# liberals are not gun grabbers



## Plainsman (Jul 30, 2003)

Well I got you to look. Old maybe, but election is coming up and people need to know. Yes yes, it's cut and past, but it's still informative. Not all democrats are gun grabbers, but all gun grabbers are liberal.



> HOORAY a 53-46 vote.
> 
> The U.N. Resolution 2117 lists 21 points dealing with firearms control, but perhaps of most interest is point number 11. It: "CALLS FOR MEMBER STATES TO SUPPORT WEAPONS COLLECTION and DISARMAMENT of all UN countries".
> 
> ...


----------



## blhunter3 (May 5, 2007)

Too bad liberals won't read anything that is news worthy. They just care about the cop shooting and unarmed black teenager in MO. uke:


----------



## Habitat Hugger (Jan 19, 2005)

Plains, I have both Liberal and Conservatives friends.
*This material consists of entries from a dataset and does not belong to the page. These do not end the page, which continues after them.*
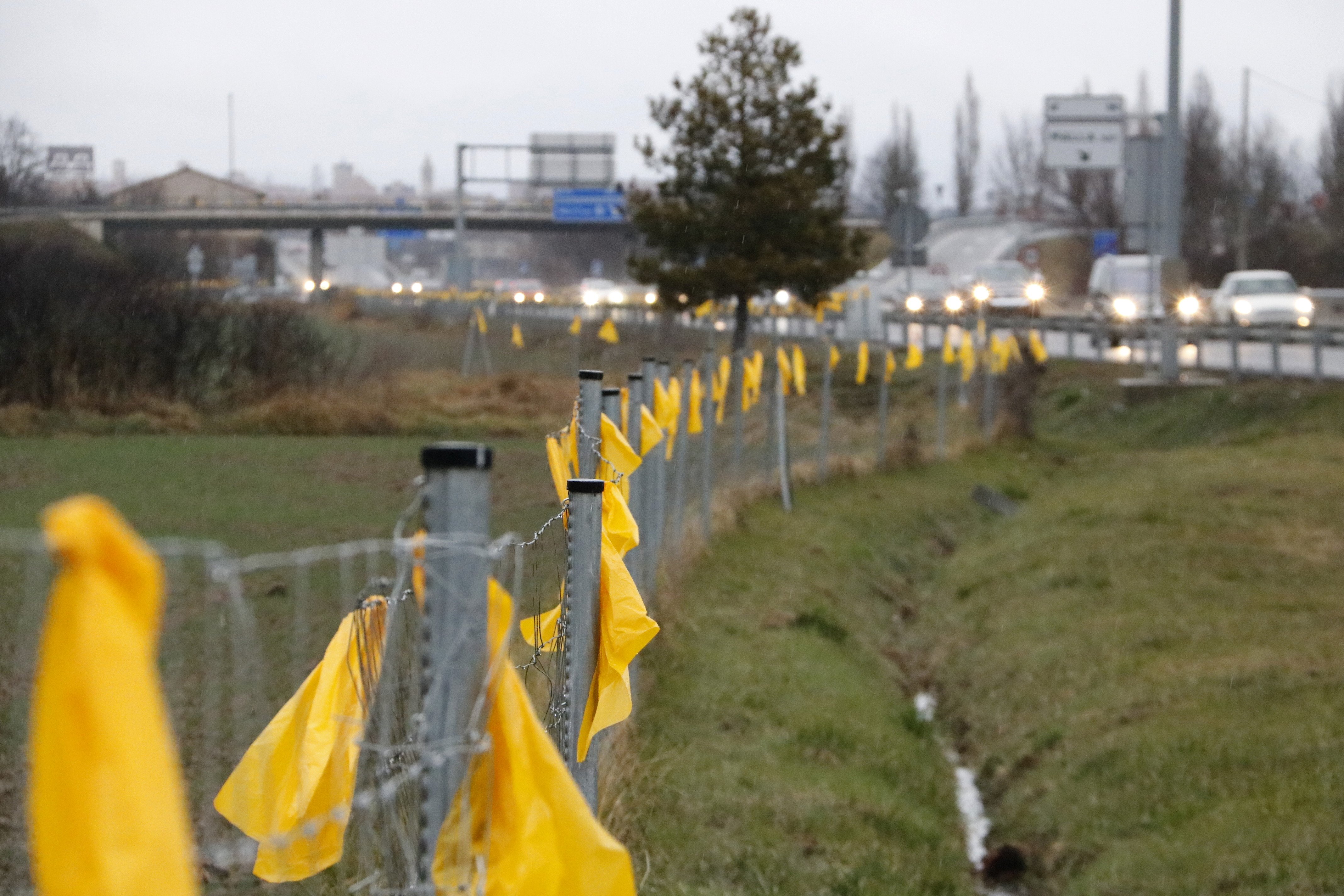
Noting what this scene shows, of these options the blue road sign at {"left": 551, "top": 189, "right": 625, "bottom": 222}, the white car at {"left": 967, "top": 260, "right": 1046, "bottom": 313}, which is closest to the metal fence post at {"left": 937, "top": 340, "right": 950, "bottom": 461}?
the white car at {"left": 967, "top": 260, "right": 1046, "bottom": 313}

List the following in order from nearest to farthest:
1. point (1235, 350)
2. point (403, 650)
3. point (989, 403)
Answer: point (403, 650) < point (989, 403) < point (1235, 350)

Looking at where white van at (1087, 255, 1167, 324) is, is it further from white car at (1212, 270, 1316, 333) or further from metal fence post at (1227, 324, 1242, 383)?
metal fence post at (1227, 324, 1242, 383)

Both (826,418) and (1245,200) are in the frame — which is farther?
(1245,200)

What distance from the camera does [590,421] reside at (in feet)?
20.2

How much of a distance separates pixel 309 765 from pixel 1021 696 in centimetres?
811

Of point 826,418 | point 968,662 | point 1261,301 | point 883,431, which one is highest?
point 1261,301

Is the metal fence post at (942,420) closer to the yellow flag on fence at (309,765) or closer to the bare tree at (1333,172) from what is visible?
the yellow flag on fence at (309,765)

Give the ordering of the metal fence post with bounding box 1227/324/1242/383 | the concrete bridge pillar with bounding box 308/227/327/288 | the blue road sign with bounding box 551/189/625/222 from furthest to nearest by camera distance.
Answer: the concrete bridge pillar with bounding box 308/227/327/288 < the blue road sign with bounding box 551/189/625/222 < the metal fence post with bounding box 1227/324/1242/383

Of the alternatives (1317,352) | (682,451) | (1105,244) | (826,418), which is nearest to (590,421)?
(682,451)

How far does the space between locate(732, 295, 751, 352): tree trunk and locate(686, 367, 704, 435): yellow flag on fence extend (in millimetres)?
25936

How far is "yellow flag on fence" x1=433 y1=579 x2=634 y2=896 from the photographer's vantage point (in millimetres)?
2760

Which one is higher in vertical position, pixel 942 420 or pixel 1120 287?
pixel 1120 287

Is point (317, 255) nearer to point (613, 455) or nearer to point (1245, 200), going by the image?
point (1245, 200)

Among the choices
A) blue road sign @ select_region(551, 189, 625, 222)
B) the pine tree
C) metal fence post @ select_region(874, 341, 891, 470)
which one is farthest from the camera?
blue road sign @ select_region(551, 189, 625, 222)
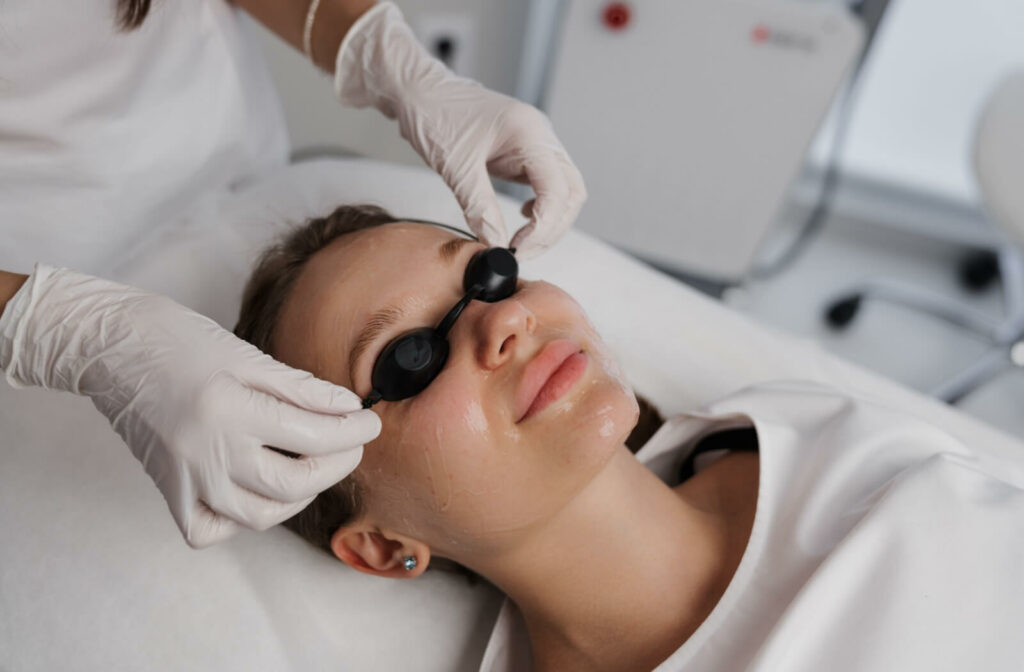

Hunted with a mixture this weekend! EVERY ONE OF THEM WERE GUN GRABBERS! 12 and 20's mostly, though we did sight in and check several 243 - 7 mm mags......

This UN thing is years old isn't it? Seems the same thing goes round and round and round. Discussed over and over ion FBO anyway. It has to do with arms sales, NOT private gun ownership....Even the Hawks on FBO agree.....In any case, our reps are in the right place.


----------



## Plainsman (Jul 30, 2003)

Habitat Hugger said:


> Plains, I have both Liberal and Conservatives friends. Hunted with a mixture this weekend! EVERY ONE OF THEM WERE GUN GRABBERS! 12 and 20's mostly, though we did sight in and check several 243 - 7 mm mags......
> 
> This UN thing is years old isn't it? Seems the same thing goes round and round and round. Discussed over and over ion FBO anyway. It has to do with arms sales, NOT private gun ownership....Even the Hawks on FBO agree.....In any case, our reps are in the right place.


Your kind of gun grabber is ok with me HH.

The U N thing is actually about five or six years old. However, nations are still deciding if they should enter into the treaty or not. I think there was a vote this last July, but I'm not sure. I can't find much other information. I was going to check the list of names and see if they are all current.


----------



## Gooseguy10 (Oct 10, 2006)

Post first, see if factual/when passes/context......Sounds like plainsman shot first, and aimed later or passed the bill to find out what is in it.

Typical. If you don't divide everything posted in here by maybe, you are not thinking very deep.


----------